At St. David’s Medical Center in Austin, where he went for two separate heart procedures last year, the hospital’s admitting office looked at Mr. Yurdin’s coverage and talked to Aetna. St. David’s estimated that his share of the payments would be only a few thousand dollars per procedure.
He and the hospital say they were surprised to eventually learn that the $150,000 hospital coverage in the Aetna policy was mainly for room and board. Coverage was capped at $10,000 for “other hospital services,” which turned out to include nearly all routine hospital care — the expenses incurred in the operating room, for example, and the cost of any medication he received.
In other words, Aetna would have paid for Mr. Yurdin to stay in the hospital for more than five months — as long as he did not need an operation or any lab tests or drugs while he was there.

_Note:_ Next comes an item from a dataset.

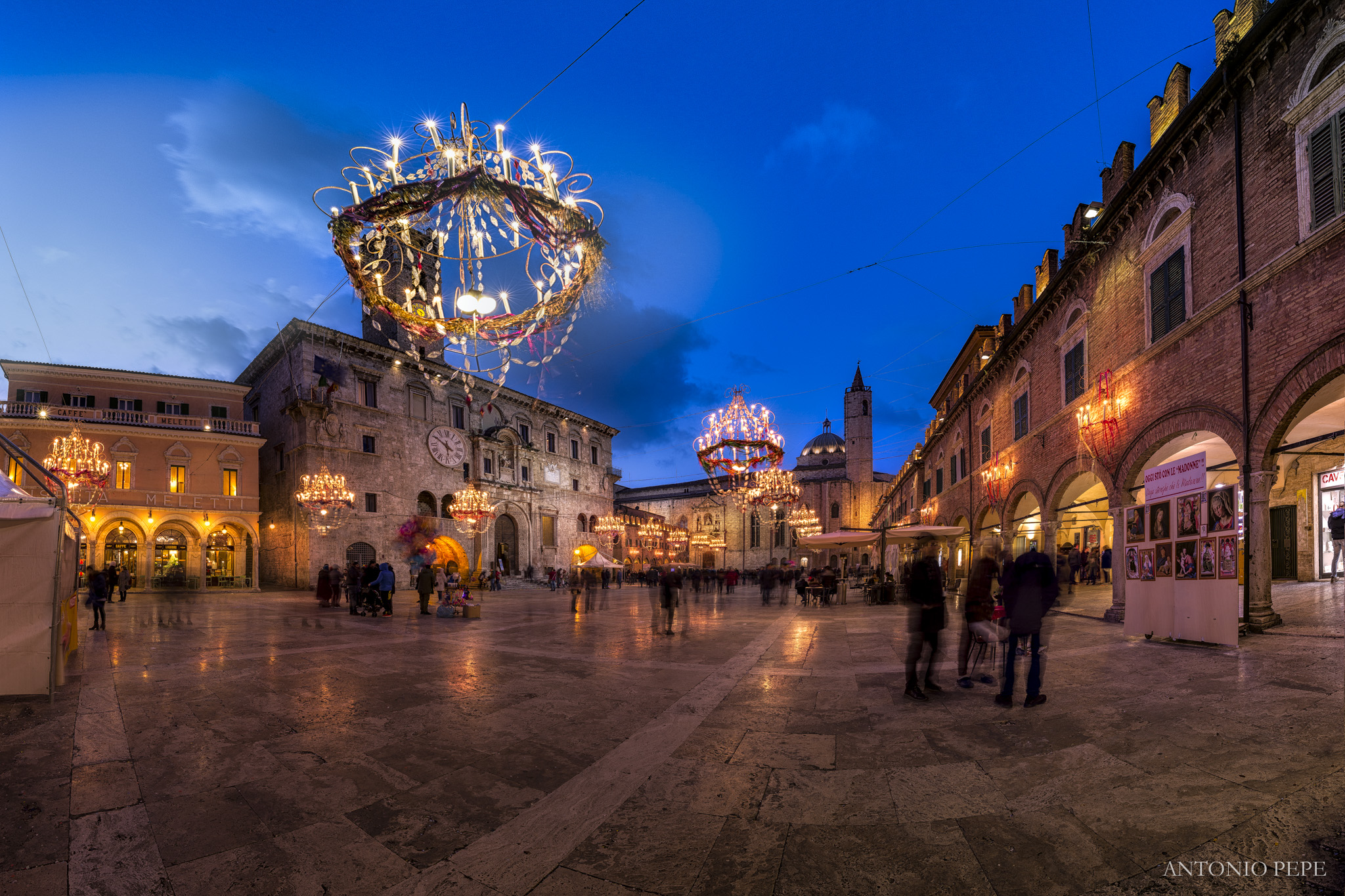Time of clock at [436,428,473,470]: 5:50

Aetna contends that it repeatedly informed Mr. Yurdin and the hospital of the restrictions in policy, which is known in the industry as a limited-benefit plan.
The company says such policies offer value by covering some hospital expenses, like surgeons’ fees or a stay in the intensive care unit. Aetna also says all of its policyholders receive significant discounts on the overall cost of hospital care. But Aetna also acknowledges that a limited-benefit plan was inappropriate in Mr. Yurdin’s case because his age and condition — an irregular heartbeat — made him likely to require more comprehensive coverage.
“Limited benefits aren’t right for everyone, and it clearly wasn’t right for Mr. Yurdin,” said Cynthia B. Michener, an Aetna spokeswoman.
Read more about Wendell Potter's testimony here and here.
As statistics show, stories like Larry Yurdin's are frighteningly common. Health Care for America Now discussed rates of medical-related bankruptcies in its report on the increasing unaffordability of health care, along with many other alarming numbers concerning exploding medical costs and stagnant wages.
Moreover, without serious health reform - including a public option - people like Larry will not find real protection against exorbitant medical costs. We need a public option to control costs and keep insurers honest. And we need a public option if we are to avoid the bleak future Jacob Hacker forecasts:
Look a little further down the road. It's been three years since the president signed [a bill without a public option]. Despite high hopes, the patchwork of federal and state insurance regulations created by the legislation isn't working. The worst abuses–such as revoking policies of people who thought they were covered after they've run up big medical bills–have largely ended. But private insurers continue to ration care in arbitrary ways that put their profits before patients, and many Americans still can't obtain or afford private insurance that promises them health security. The basic problem is that the regulations stand alone, without the auxiliary precaution of a public health plan whose mission is to improve the quality and cost-effectiveness of care.
Those with chronic conditions or nearing retirement age who are self-employed or work for small businesses are hit hardest. A 59-year-old self-employed man with diabetes, or a 48-year-old single mother with breast cancer who works at a small retailer–these are the sort of people who will fall through the cracks without a public plan available in all parts of the nation. They may qualify for a "hardship exemption" so that they are not compelled to buy insurance under the reform legislation's "individual mandate." But not being forced to buy insurance they can't afford is a poor substitute for having access to a public plan they can afford.
Hardworking Americans facing financial and personal ruin over high medical costs deserve a better future than that. And they deserve a better deal than the one Larry Yurdin got from his insurer and from his society. We need a public option to help turn our current system - a nightmare for so many - into a system that provides people with real choices.